The project also moved 47 truckloads (1,034 tons) of contaminated scrap metal from the Moab site to the repository.
Construction of an underpass beneath the Potash Road began in mid-September and will be completed by mid-November. At that time, trucks hauling containers of tailings from the mill site up to the railroad siding will no longer interfere with traffic on Potash Road, the press release states.
“Almost a third of the [330,000 tons], 100,000 tons, was shipped using American Recovery and Reinvestment Act funding,” the press release states, adding that movement of the scrap metal and underpass construction were similarly funded.
ARRA funds allocated to the project amount to $108 million, much of which was used to create or save 205 jobs. That is in addition to 121 jobs already in place using DOE funds, according to Wendee Ryan, public affairs manager for the project. Of the 121 jobs, 29 are in the Grand Junction office, she said.

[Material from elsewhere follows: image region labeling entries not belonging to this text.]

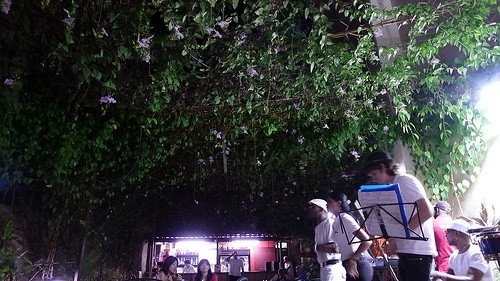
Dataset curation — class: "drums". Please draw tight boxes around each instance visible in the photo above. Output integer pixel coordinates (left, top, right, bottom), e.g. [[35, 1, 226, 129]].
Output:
[[478, 235, 500, 261]]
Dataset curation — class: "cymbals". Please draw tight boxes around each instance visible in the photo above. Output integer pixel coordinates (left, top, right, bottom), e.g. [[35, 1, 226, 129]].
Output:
[[467, 227, 495, 233], [476, 231, 500, 237]]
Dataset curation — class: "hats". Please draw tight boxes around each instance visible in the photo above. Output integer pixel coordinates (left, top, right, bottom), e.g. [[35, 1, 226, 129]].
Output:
[[439, 220, 470, 237], [434, 200, 452, 213], [309, 199, 329, 212], [362, 150, 393, 171]]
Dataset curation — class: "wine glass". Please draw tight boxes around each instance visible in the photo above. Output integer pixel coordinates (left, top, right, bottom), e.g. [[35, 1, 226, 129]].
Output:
[[152, 265, 160, 279]]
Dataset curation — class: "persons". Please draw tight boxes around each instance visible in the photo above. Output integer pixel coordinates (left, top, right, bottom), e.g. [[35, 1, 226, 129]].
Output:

Rail shipments of the tailings to the repository, 30 miles north of Moab, began on April 20. At that time DOE had just learned it would receive the ARRA funding, prompting immediate efforts to ramp up the project in order to move the tailings faster, according to the press release.
The original plan was to ship four trainloads of tailings each week, Monday through Thursday. Currently two trains run every day, Monday through Friday, with the extra shipments covered by ARRA funds.
The new schedule means the project will ship an additional two million tons of tailings by Sept. 30, 2011, according to the press release. At that time the ARRA funds will run out.
The 330,000 tons of tailings shipped means that two percent of the 16 million tons total were moved in just over five months.